Turn everything in the material from the line containing "Considering this picture, what" down to the line containing "wooden shelf edge detection(565, 2, 600, 32) →", both ends included, into a Markdown table. Use the columns Row and Line, give each line its own numbered row, and leave out blank lines.

··· Given records ···

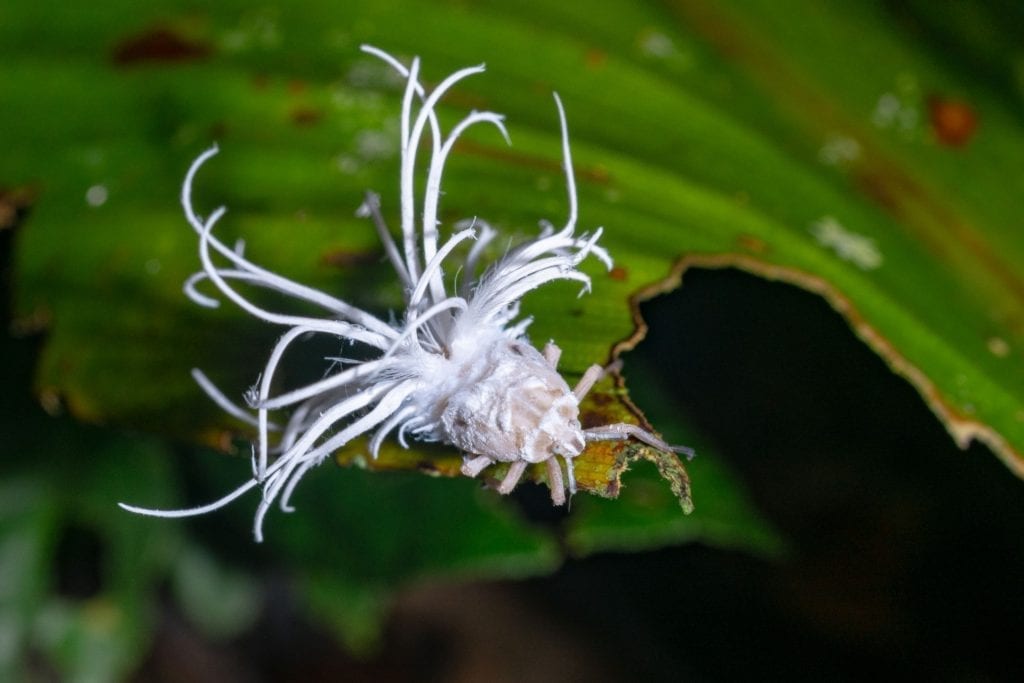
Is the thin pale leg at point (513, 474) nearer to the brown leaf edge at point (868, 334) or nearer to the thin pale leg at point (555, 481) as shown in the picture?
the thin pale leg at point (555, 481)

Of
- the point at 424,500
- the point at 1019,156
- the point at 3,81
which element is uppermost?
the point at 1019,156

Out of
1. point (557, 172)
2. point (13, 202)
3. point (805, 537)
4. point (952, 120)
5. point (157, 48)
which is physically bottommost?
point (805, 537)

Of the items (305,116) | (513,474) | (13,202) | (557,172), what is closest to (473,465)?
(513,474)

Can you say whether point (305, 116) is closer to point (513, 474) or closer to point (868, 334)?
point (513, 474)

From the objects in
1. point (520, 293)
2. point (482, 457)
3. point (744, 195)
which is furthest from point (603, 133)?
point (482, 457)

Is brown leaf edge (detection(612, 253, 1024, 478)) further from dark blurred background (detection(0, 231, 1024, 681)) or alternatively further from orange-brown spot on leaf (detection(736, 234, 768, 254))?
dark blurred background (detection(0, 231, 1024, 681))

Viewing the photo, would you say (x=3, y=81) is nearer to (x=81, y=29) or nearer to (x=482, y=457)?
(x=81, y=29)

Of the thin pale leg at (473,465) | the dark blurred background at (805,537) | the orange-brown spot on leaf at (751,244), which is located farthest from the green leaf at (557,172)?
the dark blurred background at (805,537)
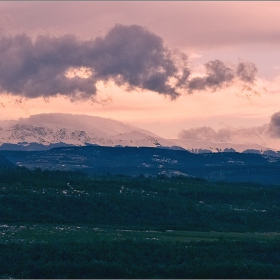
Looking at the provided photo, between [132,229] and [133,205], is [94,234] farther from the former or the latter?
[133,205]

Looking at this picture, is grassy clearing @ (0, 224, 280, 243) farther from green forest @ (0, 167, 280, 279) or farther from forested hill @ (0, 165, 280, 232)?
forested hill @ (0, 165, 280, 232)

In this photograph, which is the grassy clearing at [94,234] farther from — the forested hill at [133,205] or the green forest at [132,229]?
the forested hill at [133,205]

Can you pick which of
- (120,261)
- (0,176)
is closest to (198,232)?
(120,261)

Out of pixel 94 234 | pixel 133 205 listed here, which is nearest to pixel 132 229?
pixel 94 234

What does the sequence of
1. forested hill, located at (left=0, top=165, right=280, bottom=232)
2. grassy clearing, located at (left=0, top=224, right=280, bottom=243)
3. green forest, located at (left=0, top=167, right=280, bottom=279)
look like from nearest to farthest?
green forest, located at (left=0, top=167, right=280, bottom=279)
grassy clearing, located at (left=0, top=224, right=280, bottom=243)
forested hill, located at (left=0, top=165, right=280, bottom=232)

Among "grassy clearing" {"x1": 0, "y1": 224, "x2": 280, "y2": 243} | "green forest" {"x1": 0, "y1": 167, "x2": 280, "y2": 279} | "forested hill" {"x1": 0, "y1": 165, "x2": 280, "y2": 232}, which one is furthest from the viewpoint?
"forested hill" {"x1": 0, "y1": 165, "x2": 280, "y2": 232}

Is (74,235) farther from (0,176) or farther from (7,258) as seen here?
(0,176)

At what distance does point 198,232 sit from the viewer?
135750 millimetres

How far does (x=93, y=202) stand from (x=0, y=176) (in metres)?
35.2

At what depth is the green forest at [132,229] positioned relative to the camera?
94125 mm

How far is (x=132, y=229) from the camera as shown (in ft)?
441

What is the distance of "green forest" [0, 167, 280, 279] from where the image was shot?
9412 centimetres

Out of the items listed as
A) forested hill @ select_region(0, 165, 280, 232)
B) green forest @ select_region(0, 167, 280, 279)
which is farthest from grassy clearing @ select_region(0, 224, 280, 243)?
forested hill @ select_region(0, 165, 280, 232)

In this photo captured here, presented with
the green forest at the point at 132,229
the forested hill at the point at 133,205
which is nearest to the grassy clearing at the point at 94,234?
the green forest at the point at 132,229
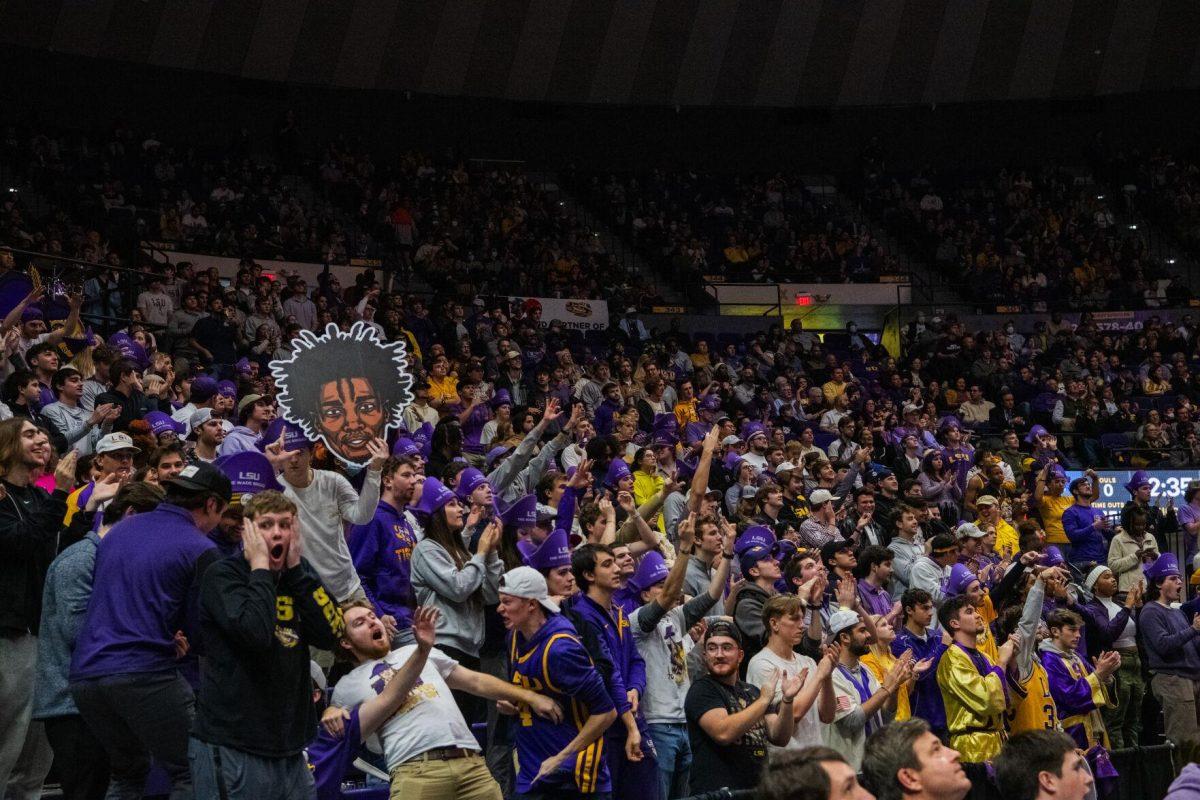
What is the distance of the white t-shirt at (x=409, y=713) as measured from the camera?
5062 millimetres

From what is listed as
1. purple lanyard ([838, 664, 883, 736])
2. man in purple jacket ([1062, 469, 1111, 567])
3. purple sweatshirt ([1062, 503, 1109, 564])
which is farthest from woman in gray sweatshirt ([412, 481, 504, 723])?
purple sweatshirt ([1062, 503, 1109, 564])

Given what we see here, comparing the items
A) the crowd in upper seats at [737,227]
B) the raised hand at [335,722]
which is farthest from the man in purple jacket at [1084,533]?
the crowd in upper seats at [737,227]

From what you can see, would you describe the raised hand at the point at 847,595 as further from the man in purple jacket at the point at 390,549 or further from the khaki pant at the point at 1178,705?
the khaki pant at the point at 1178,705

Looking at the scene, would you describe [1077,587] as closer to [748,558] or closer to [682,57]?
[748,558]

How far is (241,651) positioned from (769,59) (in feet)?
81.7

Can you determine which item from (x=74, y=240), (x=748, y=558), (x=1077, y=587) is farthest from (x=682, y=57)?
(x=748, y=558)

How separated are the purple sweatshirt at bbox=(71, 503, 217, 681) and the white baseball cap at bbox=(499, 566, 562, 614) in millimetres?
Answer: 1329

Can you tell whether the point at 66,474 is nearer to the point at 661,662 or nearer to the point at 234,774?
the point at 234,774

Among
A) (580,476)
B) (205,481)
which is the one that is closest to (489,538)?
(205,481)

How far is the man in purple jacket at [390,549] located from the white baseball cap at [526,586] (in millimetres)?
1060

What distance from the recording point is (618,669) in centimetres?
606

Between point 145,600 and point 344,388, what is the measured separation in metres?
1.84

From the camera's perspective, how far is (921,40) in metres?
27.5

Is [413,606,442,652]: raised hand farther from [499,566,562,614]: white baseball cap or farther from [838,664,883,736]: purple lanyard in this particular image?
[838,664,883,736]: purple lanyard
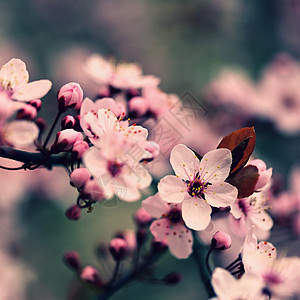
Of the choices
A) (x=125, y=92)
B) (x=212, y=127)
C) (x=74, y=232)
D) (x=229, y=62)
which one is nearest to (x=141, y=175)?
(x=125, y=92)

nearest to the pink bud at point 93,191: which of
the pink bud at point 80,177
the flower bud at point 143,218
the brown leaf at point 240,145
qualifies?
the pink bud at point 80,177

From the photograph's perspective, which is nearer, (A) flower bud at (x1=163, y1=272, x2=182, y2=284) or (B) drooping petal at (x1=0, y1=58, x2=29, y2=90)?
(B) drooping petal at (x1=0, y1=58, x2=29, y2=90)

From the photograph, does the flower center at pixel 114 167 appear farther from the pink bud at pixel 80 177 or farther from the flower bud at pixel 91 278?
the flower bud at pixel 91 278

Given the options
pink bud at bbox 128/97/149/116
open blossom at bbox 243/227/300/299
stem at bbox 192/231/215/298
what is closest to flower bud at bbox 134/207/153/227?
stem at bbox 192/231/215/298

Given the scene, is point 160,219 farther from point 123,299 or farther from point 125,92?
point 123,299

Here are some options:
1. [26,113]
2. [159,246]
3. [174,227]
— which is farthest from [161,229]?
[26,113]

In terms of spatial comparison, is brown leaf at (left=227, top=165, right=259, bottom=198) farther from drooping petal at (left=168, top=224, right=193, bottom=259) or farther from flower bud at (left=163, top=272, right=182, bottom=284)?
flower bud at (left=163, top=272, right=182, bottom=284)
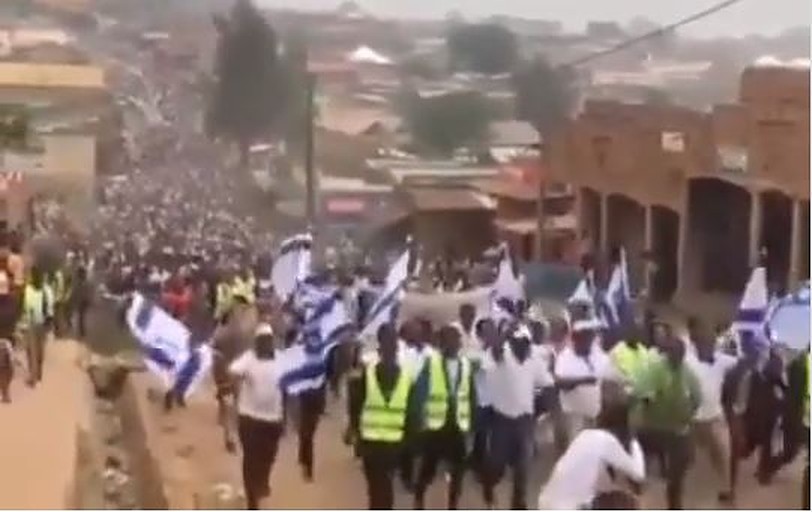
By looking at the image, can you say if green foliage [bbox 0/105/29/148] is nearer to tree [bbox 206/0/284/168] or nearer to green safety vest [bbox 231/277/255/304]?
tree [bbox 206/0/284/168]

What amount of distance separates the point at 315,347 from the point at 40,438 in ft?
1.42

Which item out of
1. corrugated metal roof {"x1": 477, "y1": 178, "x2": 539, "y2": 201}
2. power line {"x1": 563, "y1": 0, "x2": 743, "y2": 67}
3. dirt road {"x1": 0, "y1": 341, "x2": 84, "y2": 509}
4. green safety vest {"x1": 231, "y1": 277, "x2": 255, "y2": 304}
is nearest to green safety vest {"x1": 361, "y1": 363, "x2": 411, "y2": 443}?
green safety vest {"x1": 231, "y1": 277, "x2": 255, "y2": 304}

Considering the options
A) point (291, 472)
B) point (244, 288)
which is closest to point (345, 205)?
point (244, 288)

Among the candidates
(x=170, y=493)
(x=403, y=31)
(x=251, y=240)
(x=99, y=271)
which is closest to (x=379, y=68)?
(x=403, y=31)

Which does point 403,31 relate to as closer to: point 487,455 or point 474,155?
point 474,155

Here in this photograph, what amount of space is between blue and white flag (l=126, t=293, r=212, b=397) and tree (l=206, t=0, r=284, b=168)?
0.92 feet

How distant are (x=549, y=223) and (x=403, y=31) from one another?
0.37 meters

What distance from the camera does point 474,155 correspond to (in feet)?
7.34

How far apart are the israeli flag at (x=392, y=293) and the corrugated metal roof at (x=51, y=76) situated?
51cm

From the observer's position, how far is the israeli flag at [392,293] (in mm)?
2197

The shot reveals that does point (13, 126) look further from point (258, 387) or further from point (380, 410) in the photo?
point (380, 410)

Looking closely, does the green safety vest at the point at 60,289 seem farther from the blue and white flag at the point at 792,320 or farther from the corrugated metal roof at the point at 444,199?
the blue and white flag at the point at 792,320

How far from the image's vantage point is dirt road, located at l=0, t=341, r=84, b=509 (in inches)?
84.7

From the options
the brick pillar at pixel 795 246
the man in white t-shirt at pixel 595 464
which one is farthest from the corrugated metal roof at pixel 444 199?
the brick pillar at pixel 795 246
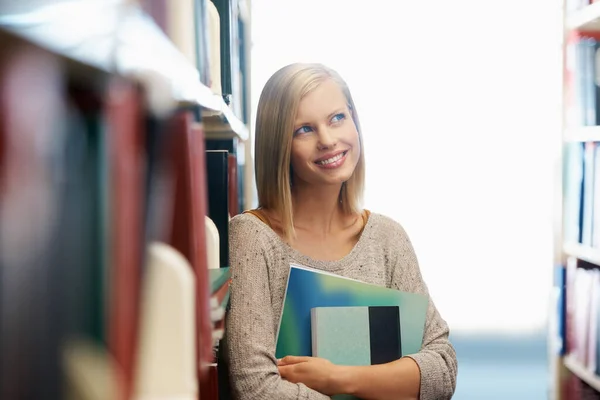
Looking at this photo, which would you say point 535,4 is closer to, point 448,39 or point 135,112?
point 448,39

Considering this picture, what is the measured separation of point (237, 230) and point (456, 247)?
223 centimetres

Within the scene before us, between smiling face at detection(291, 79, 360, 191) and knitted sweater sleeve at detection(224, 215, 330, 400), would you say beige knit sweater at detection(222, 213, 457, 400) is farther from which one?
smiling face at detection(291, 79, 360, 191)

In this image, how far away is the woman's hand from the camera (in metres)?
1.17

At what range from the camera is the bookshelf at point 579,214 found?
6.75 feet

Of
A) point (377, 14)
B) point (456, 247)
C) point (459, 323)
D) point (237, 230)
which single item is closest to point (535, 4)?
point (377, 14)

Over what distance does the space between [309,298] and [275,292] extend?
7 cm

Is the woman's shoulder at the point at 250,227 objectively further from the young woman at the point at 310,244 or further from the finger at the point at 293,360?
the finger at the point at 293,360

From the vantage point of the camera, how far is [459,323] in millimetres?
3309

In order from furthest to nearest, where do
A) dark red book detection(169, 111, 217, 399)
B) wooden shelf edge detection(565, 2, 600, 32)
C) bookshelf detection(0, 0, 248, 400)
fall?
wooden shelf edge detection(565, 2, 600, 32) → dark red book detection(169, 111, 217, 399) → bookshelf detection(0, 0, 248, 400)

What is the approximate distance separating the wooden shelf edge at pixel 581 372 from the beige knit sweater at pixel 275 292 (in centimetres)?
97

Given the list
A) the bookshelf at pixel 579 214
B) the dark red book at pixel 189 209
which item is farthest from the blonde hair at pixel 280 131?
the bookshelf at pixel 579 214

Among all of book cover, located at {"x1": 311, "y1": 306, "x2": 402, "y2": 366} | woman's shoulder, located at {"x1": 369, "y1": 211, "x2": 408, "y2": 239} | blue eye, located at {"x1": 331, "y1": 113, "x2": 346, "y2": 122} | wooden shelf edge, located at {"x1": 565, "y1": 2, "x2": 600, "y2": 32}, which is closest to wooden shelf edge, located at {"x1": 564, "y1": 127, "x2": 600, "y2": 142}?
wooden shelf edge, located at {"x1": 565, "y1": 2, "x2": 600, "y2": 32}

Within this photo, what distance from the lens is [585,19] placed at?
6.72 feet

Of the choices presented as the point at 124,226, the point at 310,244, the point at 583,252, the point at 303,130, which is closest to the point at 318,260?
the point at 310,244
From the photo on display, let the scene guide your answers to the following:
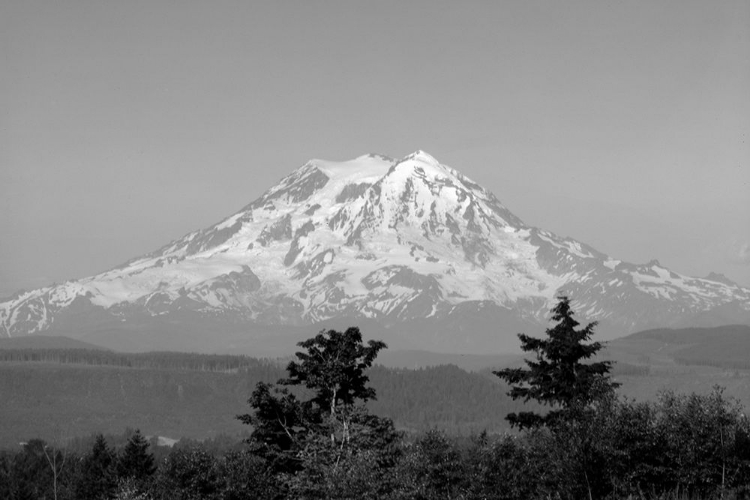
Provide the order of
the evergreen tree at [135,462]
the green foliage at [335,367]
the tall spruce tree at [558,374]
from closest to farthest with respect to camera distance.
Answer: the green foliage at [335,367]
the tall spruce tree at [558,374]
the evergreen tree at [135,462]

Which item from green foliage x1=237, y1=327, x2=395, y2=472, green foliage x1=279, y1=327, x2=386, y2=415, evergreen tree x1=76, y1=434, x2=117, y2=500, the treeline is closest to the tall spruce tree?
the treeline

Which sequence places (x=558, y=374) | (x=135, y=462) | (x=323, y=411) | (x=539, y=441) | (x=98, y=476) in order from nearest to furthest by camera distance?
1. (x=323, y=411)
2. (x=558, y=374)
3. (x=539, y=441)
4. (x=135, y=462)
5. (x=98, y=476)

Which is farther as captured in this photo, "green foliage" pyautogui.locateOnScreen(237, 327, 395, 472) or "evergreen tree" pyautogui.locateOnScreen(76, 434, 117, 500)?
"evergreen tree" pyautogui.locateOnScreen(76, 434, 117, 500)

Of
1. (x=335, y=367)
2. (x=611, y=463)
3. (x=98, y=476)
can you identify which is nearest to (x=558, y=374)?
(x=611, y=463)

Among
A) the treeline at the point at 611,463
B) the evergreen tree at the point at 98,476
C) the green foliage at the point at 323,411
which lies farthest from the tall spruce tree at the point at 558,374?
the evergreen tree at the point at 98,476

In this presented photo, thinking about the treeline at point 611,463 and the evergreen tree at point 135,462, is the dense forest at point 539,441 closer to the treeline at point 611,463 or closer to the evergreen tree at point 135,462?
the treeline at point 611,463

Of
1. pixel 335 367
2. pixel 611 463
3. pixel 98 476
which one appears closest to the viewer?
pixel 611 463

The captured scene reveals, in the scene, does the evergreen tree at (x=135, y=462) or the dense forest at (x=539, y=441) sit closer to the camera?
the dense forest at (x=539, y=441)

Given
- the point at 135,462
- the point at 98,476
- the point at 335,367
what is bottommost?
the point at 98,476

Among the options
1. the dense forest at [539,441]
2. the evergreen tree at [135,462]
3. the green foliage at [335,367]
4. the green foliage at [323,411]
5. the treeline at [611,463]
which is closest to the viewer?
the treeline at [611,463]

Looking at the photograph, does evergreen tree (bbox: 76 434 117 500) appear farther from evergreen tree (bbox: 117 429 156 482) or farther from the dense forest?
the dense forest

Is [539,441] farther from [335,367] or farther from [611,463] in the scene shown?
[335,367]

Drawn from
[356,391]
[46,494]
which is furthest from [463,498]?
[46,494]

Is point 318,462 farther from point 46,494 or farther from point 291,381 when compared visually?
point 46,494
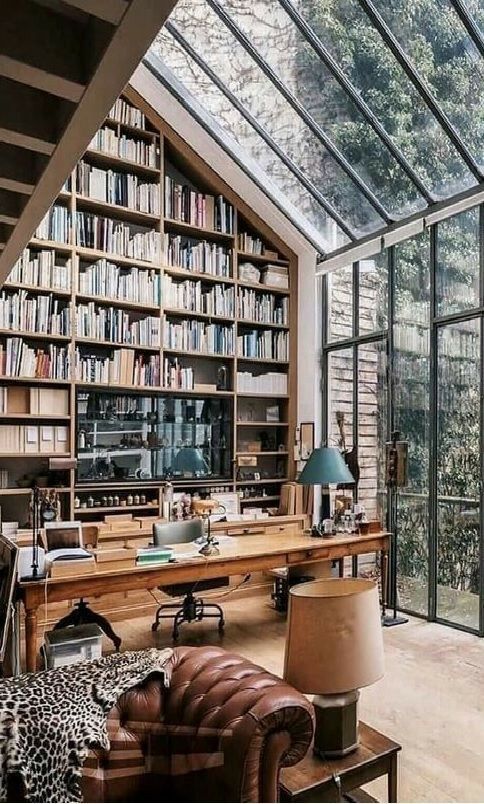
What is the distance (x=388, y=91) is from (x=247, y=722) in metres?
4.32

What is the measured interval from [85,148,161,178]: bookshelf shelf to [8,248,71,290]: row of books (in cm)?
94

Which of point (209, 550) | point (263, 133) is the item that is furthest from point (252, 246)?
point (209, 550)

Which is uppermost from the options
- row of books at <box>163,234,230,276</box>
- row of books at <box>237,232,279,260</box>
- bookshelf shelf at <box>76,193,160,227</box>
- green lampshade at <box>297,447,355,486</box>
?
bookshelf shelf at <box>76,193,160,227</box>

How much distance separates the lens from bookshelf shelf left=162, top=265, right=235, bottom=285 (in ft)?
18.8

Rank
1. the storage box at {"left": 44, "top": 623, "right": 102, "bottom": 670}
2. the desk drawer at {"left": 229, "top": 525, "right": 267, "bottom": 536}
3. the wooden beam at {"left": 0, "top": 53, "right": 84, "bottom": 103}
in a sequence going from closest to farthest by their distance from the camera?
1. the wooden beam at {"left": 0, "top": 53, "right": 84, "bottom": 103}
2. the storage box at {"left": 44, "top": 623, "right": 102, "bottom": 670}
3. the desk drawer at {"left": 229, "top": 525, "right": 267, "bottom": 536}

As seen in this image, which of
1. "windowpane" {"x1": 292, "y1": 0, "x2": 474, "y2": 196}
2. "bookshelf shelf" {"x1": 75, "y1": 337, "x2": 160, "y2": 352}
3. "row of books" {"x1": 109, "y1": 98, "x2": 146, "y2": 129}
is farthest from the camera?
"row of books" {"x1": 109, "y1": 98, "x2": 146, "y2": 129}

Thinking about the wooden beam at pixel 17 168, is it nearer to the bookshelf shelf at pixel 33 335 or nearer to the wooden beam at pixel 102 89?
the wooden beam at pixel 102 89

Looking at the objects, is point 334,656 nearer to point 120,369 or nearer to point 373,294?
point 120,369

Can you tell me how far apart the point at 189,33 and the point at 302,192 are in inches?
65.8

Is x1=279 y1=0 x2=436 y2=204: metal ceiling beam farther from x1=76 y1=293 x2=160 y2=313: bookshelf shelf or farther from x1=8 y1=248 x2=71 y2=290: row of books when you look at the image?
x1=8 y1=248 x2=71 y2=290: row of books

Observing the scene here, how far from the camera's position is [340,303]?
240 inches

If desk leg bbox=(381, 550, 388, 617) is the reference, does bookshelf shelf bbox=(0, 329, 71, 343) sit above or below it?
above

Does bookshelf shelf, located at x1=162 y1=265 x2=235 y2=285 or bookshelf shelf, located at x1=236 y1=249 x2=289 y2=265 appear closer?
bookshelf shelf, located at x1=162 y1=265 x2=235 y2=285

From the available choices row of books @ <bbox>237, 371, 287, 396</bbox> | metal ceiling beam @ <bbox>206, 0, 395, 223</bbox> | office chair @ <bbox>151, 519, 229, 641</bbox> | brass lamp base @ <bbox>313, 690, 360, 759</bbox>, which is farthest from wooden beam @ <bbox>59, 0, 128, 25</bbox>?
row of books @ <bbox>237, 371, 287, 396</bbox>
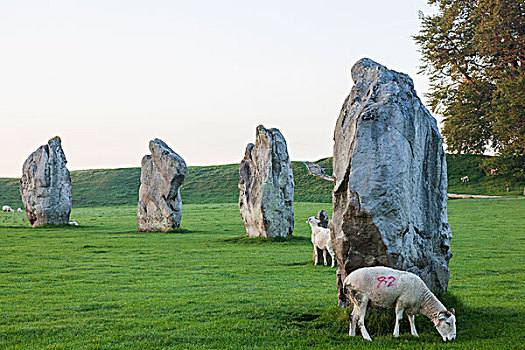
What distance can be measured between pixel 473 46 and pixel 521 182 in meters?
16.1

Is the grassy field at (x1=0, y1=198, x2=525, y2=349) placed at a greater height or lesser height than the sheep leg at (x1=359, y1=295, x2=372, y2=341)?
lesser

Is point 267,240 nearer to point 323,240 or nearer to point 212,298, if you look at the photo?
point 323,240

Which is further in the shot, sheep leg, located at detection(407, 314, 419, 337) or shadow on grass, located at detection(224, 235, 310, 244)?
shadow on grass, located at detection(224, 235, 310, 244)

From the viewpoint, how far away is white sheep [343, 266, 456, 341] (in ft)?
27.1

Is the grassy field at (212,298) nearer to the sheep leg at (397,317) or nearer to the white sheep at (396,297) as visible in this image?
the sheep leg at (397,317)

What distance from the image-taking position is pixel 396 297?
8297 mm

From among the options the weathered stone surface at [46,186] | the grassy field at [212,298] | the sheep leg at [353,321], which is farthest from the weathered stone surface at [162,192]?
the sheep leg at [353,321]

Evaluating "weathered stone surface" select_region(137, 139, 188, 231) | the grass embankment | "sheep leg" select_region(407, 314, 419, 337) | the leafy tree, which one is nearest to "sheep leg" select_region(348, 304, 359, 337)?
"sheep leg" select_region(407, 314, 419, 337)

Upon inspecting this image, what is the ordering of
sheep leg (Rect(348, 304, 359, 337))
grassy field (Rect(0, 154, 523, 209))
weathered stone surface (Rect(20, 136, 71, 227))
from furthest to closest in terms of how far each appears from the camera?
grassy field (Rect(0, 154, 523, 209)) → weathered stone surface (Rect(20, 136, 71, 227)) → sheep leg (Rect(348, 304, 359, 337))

···

* **Result of this task**
| Row | Line |
|---|---|
| 1 | Considering this picture, what is the measured separation of point (237, 230) and point (456, 247)? |
| 2 | 223 centimetres |
| 3 | Within the scene before us, between smiling face at detection(291, 79, 360, 191) and knitted sweater sleeve at detection(224, 215, 330, 400), would you say beige knit sweater at detection(222, 213, 457, 400) is farther from which one? |
| 4 | smiling face at detection(291, 79, 360, 191) |
| 5 | In this image, how far away is the woman's hand from the camera (in metres)? |
| 6 | 1.17 |
| 7 | At what range from the camera is the bookshelf at point 579,214 found? |
| 8 | 6.75 feet |
| 9 | Of |
| 10 | A) point (377, 14) |
| 11 | B) point (456, 247) |
| 12 | C) point (459, 323) |
| 13 | D) point (237, 230) |
| 14 | which single item is closest to point (535, 4)? |
| 15 | point (377, 14) |
| 16 | Over what distance does the space between [309,298] and [275,292] extend? |
| 17 | 7 cm |
| 18 | Is the woman's shoulder at the point at 250,227 objectively further from the young woman at the point at 310,244 or further from the finger at the point at 293,360? |
| 19 | the finger at the point at 293,360 |
| 20 | From the vantage point of the camera, how far is [459,323] in millimetres? |
| 21 | 3309 |
| 22 | In order from furthest to nearest, where do |
| 23 | A) dark red book detection(169, 111, 217, 399) |
| 24 | B) wooden shelf edge detection(565, 2, 600, 32) |
| 25 | C) bookshelf detection(0, 0, 248, 400) |
| 26 | fall? |
| 27 | wooden shelf edge detection(565, 2, 600, 32) → dark red book detection(169, 111, 217, 399) → bookshelf detection(0, 0, 248, 400) |